Instructions —
1. Answer these questions using the blog posts:
(a) On which legal web site was the author reading an article about torture?
(b) Who posted the comment quoted in the first post, and at what time?
(c) According to the snippet in the second post, what has public shame been up to now?
2. Output the passage of the blog posts that runs from "Thursday, May 29, 2008" down to "this argument though.", copied word for word.

Source extract —
Thursday, May 29, 2008

You are a Blockhead Charlie Brown

In reading a short article on the excellent legal web site 'Balkanization' on the indefensibility of
torture from a legal standpoint, I ran across a now classic attack pattern:
Perhaps I missed it, but does Mr. Horton's campaign define what he thinks is torture? Its difficult to ban what one cannot define.
# posted by Blogger Bart DePalma : 7:50 PM
Bart here seems to be the resident troll for the site. What I find so interesting is the response to this. Now mind you, this sight is hardly a bastion of mindless liberal tree hugging - there is all sorts of things that discussed that I violently oppose. But the discussion rests on the bedrock of rational debate and exchange. Let us focus on this argument though.

There are few readers out there who might miss this as a classic Socratic attack on the original author. You can not escape a philosophy class without at least reading the Apology which is darn near dripping with this stuff.

So why the hell do we fall for it every time? Like Charlie Brown kicking the gods dammed football being held by Lucy, we actually engage in a discussion about term definition completely moving the discussion away from the original topic all together. Again and again. This style of debate is used against the 'rational' wing of the left with devastating effectiveness. If you just repeat the question again and again ignoring or egging on the rebuttals (which are in themselves an effective way of turning the conversation), some dammed fool with just have to try to make adult like conversation.

Back in my community college days, I had an instructor who invoked 'Big Bob' as the blunt instrument of philosophical menace to instruct us about the potentially reckless power of rhetoric. Little did I suspect (lo those many years ago!) that the left had somehow not been inoculated against the Big Bob meme.

This ideology has taken hold and drives the direction of debate with the executive branch. Rule of Law has been corrupted because the language used to define the core elements (can you say torture?) has been corrupted. Response to this has been confused as is expected.

So lets take back the language of debate, ok?

Monday, May 26, 2008

Quick Read

In looking at the previous post, I wandered on the following. Take in the full thing, and enjoy a little snippet:
Our representatives -- and to a great degree we as a culture -- are completely buffaloed by shamelessness. You reveal a man's corrupt, or lying, or incompetent, and what does he do? He resigns. He attempts to escape attention, often to aid in his escape of legal pursuit. Public shame has up to now been the silver bullet of American political life. But people who are willing to just do the wrong thing and wait you out, to be publicly guilty ... dammmnnnn.

We are faced with utterly shameless men. Cheney and the rest are looking our representatives right in the eye and saying "You don't have the balls to take down a government. You don't have the sheer testicular fortitude to call us lying sonuvabitches when we lie, to stop us from kicking the rule of law and the Constitution in the ass. You just don't. What's beyond that abyss -- what that would do to our government and our identity as a nation -- terrifies you too much. So get the fuck out of our way."

Supplied information —
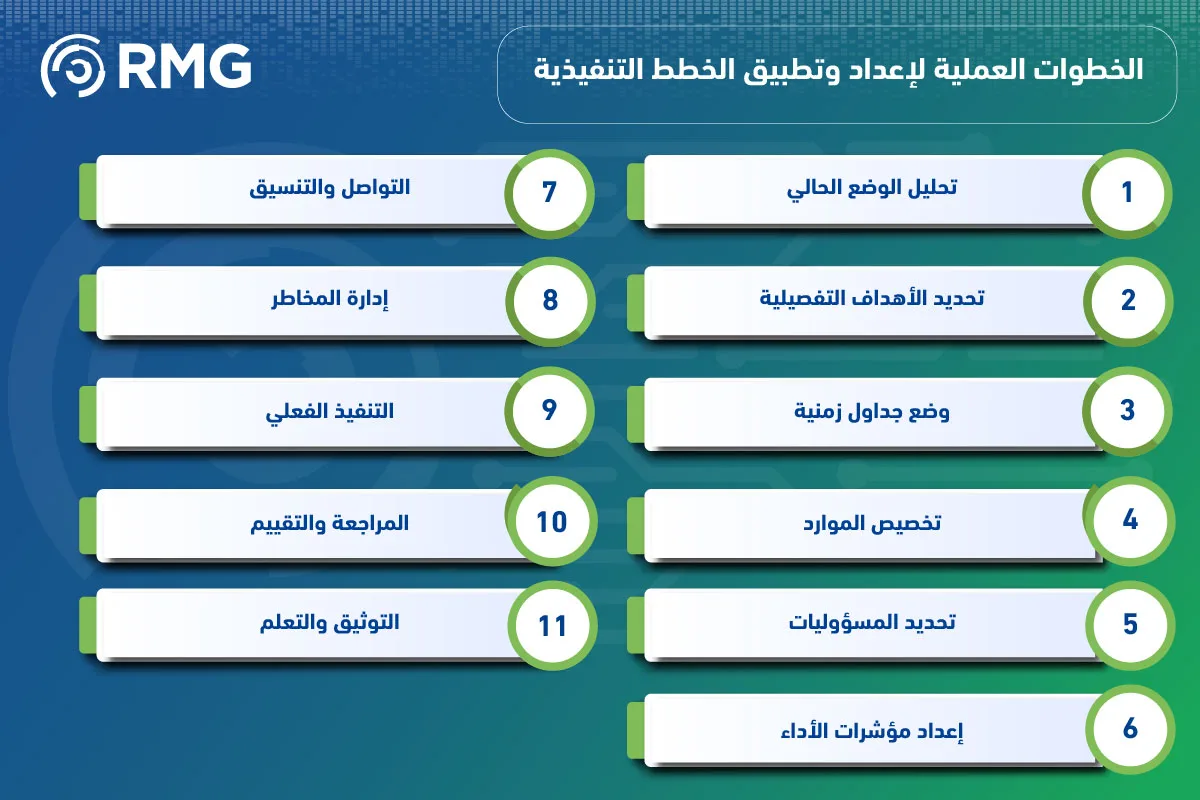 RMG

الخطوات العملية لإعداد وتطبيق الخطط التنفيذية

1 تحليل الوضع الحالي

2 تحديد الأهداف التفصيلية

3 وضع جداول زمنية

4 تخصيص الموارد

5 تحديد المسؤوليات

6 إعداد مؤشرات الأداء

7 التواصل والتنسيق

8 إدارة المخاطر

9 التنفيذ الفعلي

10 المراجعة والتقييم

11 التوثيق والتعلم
...
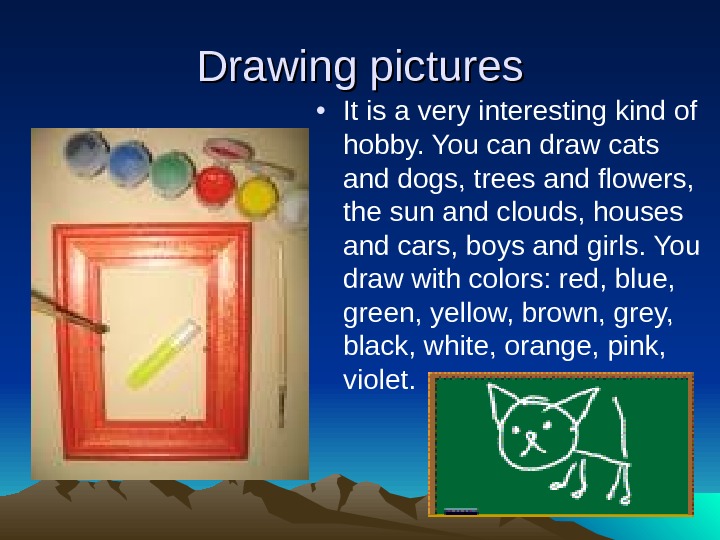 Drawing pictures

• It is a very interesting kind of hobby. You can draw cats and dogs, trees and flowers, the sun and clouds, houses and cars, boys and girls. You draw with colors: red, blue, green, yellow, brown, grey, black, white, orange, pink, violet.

Responses to the exercise —
1.
(a) Balkanization.
(b) Bart DePalma, at 7:50 PM.
(c) The silver bullet of American political life.

2.
Thursday, May 29, 2008

You are a Blockhead Charlie Brown

In reading a short article on the excellent legal web site 'Balkanization' on the indefensibility of
torture from a legal standpoint, I ran across a now classic attack pattern:
Perhaps I missed it, but does Mr. Horton's campaign define what he thinks is torture? Its difficult to ban what one cannot define.
# posted by Blogger Bart DePalma : 7:50 PM
Bart here seems to be the resident troll for the site. What I find so interesting is the response to this. Now mind you, this sight is hardly a bastion of mindless liberal tree hugging - there is all sorts of things that discussed that I violently oppose. But the discussion rests on the bedrock of rational debate and exchange. Let us focus on this argument though.